En résumé, lorsqu'après maturation les lymphocytes T sortent du thymus pour rejoindre les ganglions lymphatiques, ils sont dotés de récepteurs uniques, chacun pouvant se lier à un antigène unique d'un agent pathogène et sont capables de moduler l'activité du système immunitaire en fonction des signaux fournis lors de leur rencontre avec les CMH-I et CMH-II des cellules présentatrices d'antigènes ou des cellules infectées. Pour tout nouveau virus (ou autre pathogène), il existe un lymphocyte T prêt à le combattre. Au moment où il est infecté, l'organisme n'a qu'une chose à faire, trouver et mobiliser ce lymphocyte.
On pourrait comparer les ganglions lymphatiques à des casernes remplies de mercenaires (les lymphocytes T), chacun d'eux reconnaissant une seule cible qu'il est prêt à combattre.

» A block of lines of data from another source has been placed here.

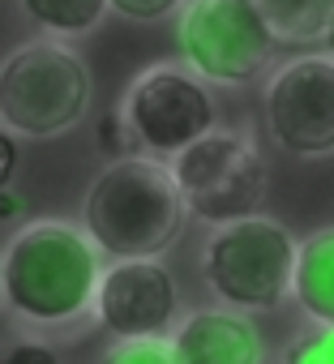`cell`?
I'll list each match as a JSON object with an SVG mask.
<instances>
[{
    "mask_svg": "<svg viewBox=\"0 0 334 364\" xmlns=\"http://www.w3.org/2000/svg\"><path fill=\"white\" fill-rule=\"evenodd\" d=\"M99 274V249L77 223L35 219L0 253V300L31 326H69L90 313Z\"/></svg>",
    "mask_w": 334,
    "mask_h": 364,
    "instance_id": "1",
    "label": "cell"
},
{
    "mask_svg": "<svg viewBox=\"0 0 334 364\" xmlns=\"http://www.w3.org/2000/svg\"><path fill=\"white\" fill-rule=\"evenodd\" d=\"M86 236L112 262L163 257L185 228V206L167 163L150 154L112 159L82 206Z\"/></svg>",
    "mask_w": 334,
    "mask_h": 364,
    "instance_id": "2",
    "label": "cell"
},
{
    "mask_svg": "<svg viewBox=\"0 0 334 364\" xmlns=\"http://www.w3.org/2000/svg\"><path fill=\"white\" fill-rule=\"evenodd\" d=\"M86 60L52 39L26 43L0 65V124L18 137H56L86 116Z\"/></svg>",
    "mask_w": 334,
    "mask_h": 364,
    "instance_id": "3",
    "label": "cell"
},
{
    "mask_svg": "<svg viewBox=\"0 0 334 364\" xmlns=\"http://www.w3.org/2000/svg\"><path fill=\"white\" fill-rule=\"evenodd\" d=\"M296 240L279 219L249 215L215 228L202 253L206 287L227 309H274L291 291Z\"/></svg>",
    "mask_w": 334,
    "mask_h": 364,
    "instance_id": "4",
    "label": "cell"
},
{
    "mask_svg": "<svg viewBox=\"0 0 334 364\" xmlns=\"http://www.w3.org/2000/svg\"><path fill=\"white\" fill-rule=\"evenodd\" d=\"M167 171L176 180L185 215H193L210 228L249 219L266 202L262 154L240 133H227V129H210L206 137H198L181 154H172Z\"/></svg>",
    "mask_w": 334,
    "mask_h": 364,
    "instance_id": "5",
    "label": "cell"
},
{
    "mask_svg": "<svg viewBox=\"0 0 334 364\" xmlns=\"http://www.w3.org/2000/svg\"><path fill=\"white\" fill-rule=\"evenodd\" d=\"M181 52L206 82L244 86L279 52L257 0H185Z\"/></svg>",
    "mask_w": 334,
    "mask_h": 364,
    "instance_id": "6",
    "label": "cell"
},
{
    "mask_svg": "<svg viewBox=\"0 0 334 364\" xmlns=\"http://www.w3.org/2000/svg\"><path fill=\"white\" fill-rule=\"evenodd\" d=\"M120 116L133 141L158 159V154H181L185 146L206 137L219 112L198 73L176 69V65H150L124 90Z\"/></svg>",
    "mask_w": 334,
    "mask_h": 364,
    "instance_id": "7",
    "label": "cell"
},
{
    "mask_svg": "<svg viewBox=\"0 0 334 364\" xmlns=\"http://www.w3.org/2000/svg\"><path fill=\"white\" fill-rule=\"evenodd\" d=\"M266 124L274 141L300 159L334 154V60L304 52L266 82Z\"/></svg>",
    "mask_w": 334,
    "mask_h": 364,
    "instance_id": "8",
    "label": "cell"
},
{
    "mask_svg": "<svg viewBox=\"0 0 334 364\" xmlns=\"http://www.w3.org/2000/svg\"><path fill=\"white\" fill-rule=\"evenodd\" d=\"M176 309H181V291L176 279L158 257H137V262H112L99 274L90 313L95 321L120 338H167L176 326Z\"/></svg>",
    "mask_w": 334,
    "mask_h": 364,
    "instance_id": "9",
    "label": "cell"
},
{
    "mask_svg": "<svg viewBox=\"0 0 334 364\" xmlns=\"http://www.w3.org/2000/svg\"><path fill=\"white\" fill-rule=\"evenodd\" d=\"M176 364H262L257 330L232 309H198L167 334Z\"/></svg>",
    "mask_w": 334,
    "mask_h": 364,
    "instance_id": "10",
    "label": "cell"
},
{
    "mask_svg": "<svg viewBox=\"0 0 334 364\" xmlns=\"http://www.w3.org/2000/svg\"><path fill=\"white\" fill-rule=\"evenodd\" d=\"M313 326H334V228H317L296 240L291 291Z\"/></svg>",
    "mask_w": 334,
    "mask_h": 364,
    "instance_id": "11",
    "label": "cell"
},
{
    "mask_svg": "<svg viewBox=\"0 0 334 364\" xmlns=\"http://www.w3.org/2000/svg\"><path fill=\"white\" fill-rule=\"evenodd\" d=\"M257 9L279 48L283 43L308 48L325 35V26L334 18V0H257Z\"/></svg>",
    "mask_w": 334,
    "mask_h": 364,
    "instance_id": "12",
    "label": "cell"
},
{
    "mask_svg": "<svg viewBox=\"0 0 334 364\" xmlns=\"http://www.w3.org/2000/svg\"><path fill=\"white\" fill-rule=\"evenodd\" d=\"M22 14L48 35H86L103 22L107 0H22Z\"/></svg>",
    "mask_w": 334,
    "mask_h": 364,
    "instance_id": "13",
    "label": "cell"
},
{
    "mask_svg": "<svg viewBox=\"0 0 334 364\" xmlns=\"http://www.w3.org/2000/svg\"><path fill=\"white\" fill-rule=\"evenodd\" d=\"M283 364H334V326H308V330H300L287 343Z\"/></svg>",
    "mask_w": 334,
    "mask_h": 364,
    "instance_id": "14",
    "label": "cell"
},
{
    "mask_svg": "<svg viewBox=\"0 0 334 364\" xmlns=\"http://www.w3.org/2000/svg\"><path fill=\"white\" fill-rule=\"evenodd\" d=\"M99 364H176L167 338H133V343H116L103 351Z\"/></svg>",
    "mask_w": 334,
    "mask_h": 364,
    "instance_id": "15",
    "label": "cell"
},
{
    "mask_svg": "<svg viewBox=\"0 0 334 364\" xmlns=\"http://www.w3.org/2000/svg\"><path fill=\"white\" fill-rule=\"evenodd\" d=\"M185 5V0H107V9L133 18V22H158L167 14H176Z\"/></svg>",
    "mask_w": 334,
    "mask_h": 364,
    "instance_id": "16",
    "label": "cell"
},
{
    "mask_svg": "<svg viewBox=\"0 0 334 364\" xmlns=\"http://www.w3.org/2000/svg\"><path fill=\"white\" fill-rule=\"evenodd\" d=\"M99 146L112 154V159H124L137 141H133V133H129V124H124V116L120 112H107L103 120H99Z\"/></svg>",
    "mask_w": 334,
    "mask_h": 364,
    "instance_id": "17",
    "label": "cell"
},
{
    "mask_svg": "<svg viewBox=\"0 0 334 364\" xmlns=\"http://www.w3.org/2000/svg\"><path fill=\"white\" fill-rule=\"evenodd\" d=\"M0 364H60V351L39 343V338H22V343L0 351Z\"/></svg>",
    "mask_w": 334,
    "mask_h": 364,
    "instance_id": "18",
    "label": "cell"
},
{
    "mask_svg": "<svg viewBox=\"0 0 334 364\" xmlns=\"http://www.w3.org/2000/svg\"><path fill=\"white\" fill-rule=\"evenodd\" d=\"M14 171H18V137L0 124V189L14 185Z\"/></svg>",
    "mask_w": 334,
    "mask_h": 364,
    "instance_id": "19",
    "label": "cell"
},
{
    "mask_svg": "<svg viewBox=\"0 0 334 364\" xmlns=\"http://www.w3.org/2000/svg\"><path fill=\"white\" fill-rule=\"evenodd\" d=\"M18 210H22L18 193H9V189H0V223H5V219H18Z\"/></svg>",
    "mask_w": 334,
    "mask_h": 364,
    "instance_id": "20",
    "label": "cell"
},
{
    "mask_svg": "<svg viewBox=\"0 0 334 364\" xmlns=\"http://www.w3.org/2000/svg\"><path fill=\"white\" fill-rule=\"evenodd\" d=\"M321 39H325V56L334 60V18H330V26H325V35H321Z\"/></svg>",
    "mask_w": 334,
    "mask_h": 364,
    "instance_id": "21",
    "label": "cell"
}]
</instances>
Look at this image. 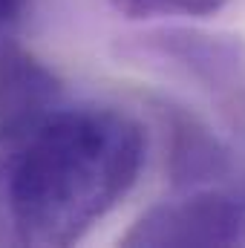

La cellule messagère (cellule dendritique, macrophage) fait irruption dans la caserne avec une photo de l'agresseur qu'elle montre à chaque mercenaire en demandant : est-ce ta cible ? Lorsque la correspondance est trouvée, le mercenaire concerné se mobilise, s'arme, se clone en un bataillon entier, lequel s'élance sur le lieu du combat. Par exemple vers les voies aériennes dans le cas du SARS-CoV-2.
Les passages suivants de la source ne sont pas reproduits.